John Waldron, co-head of the Investment Banking Division, Goldman Sachs

Mike Blake | Reuters

While Wall Street has in general worked far better remotely than it was thought possible before the pandemic, many workers have wondered when they would be able to return to an office environment. The news comes as New York city officials are planning out how to reopen parts of the city as soon as next month. 

Later on during the discussion, Waldron explained one reason they are eager to return: Concern that Goldman’s vaunted culture, which leans on in-person collaboration and mentorship of junior personnel, will weaken over months of remote interaction.

“I worry that it decays over time,” Waldron said. “We are anxious to get some of our people starting to come back into offices and starting to reinvest in the culture and that people-development aspect.”

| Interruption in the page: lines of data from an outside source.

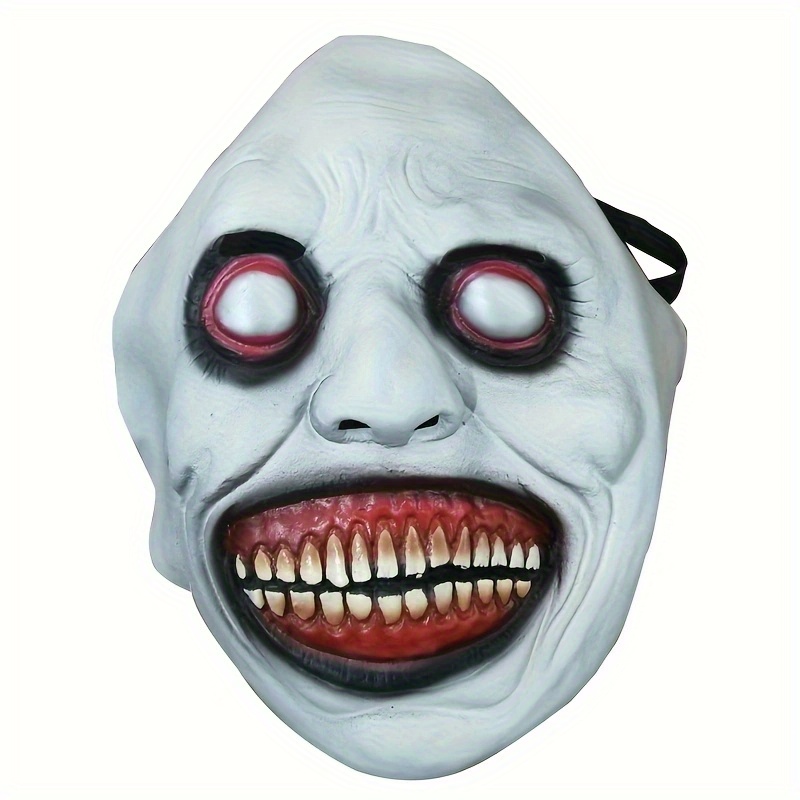 1pc Men's Halloween Japanese Prajna Ghost Face Mask, Halloween Horror Scary Half Face Demon, Masquerade Carnival Cosplay Costumes Props,Temu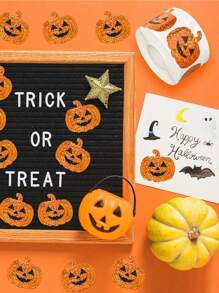 500pcs Cute Boo Ghost,Pumpkin, Stickers Roll - Holographic Waterproof Self-Adhesive Decals For Halloween, Envelopes, Journals & Party Decorations, Assorted Colors, Halloween Decorations, Playful Design, Waterproof Decals,Two Styles To Choose From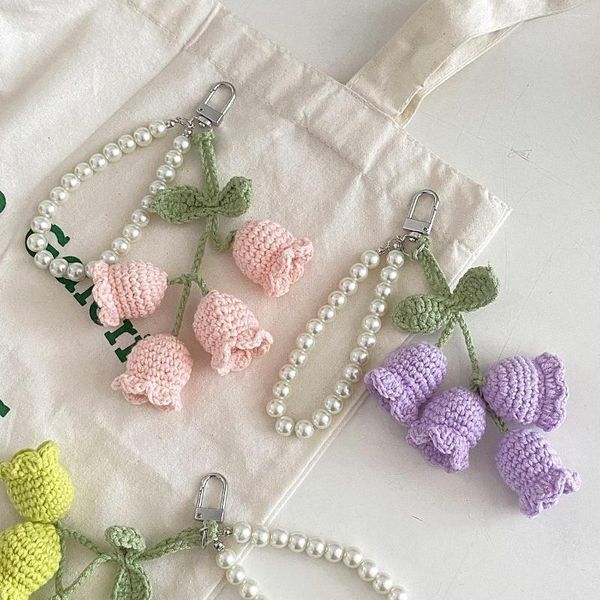 Portachiavi Simpatico bouquet Portachiavi per auto Donne all'ingrosso Ciondolo fiore viola lavorato a maglia per chiavi Accessori Portachiavi borsa tulipani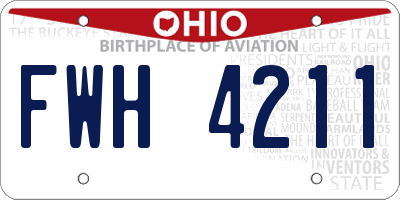 OH license plate FWH4211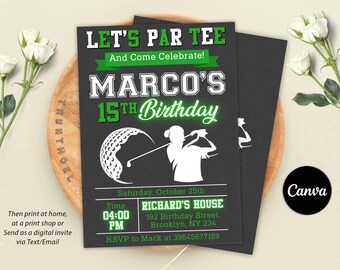 Editable Golf Invitation, Golf Birthday Party Invitation, Boy Golf Invitation, Sports Birthday Party, Digital Canva Template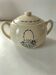 HBCM sugar bowl model Paradis in ironstone with blue basket decoration.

Overall, though, the coronavirus pandemic has convinced executives to accelerate its plans to automate manual processes with technology and to push more people into back-office sites in cities including Bangalore, Dallas, Salt Lake City and Warsaw, he said.

Right now, about 30% of employees work in these cheaper locations, and that figure “can go up faster” as the bank builds teams focused on cloud technology, data analytics and machine learning. 

“There’s no doubt we can run a more distributed model now,” Waldron said. “We’ve proven to ourselves that we can actually have more people working away from the office location.”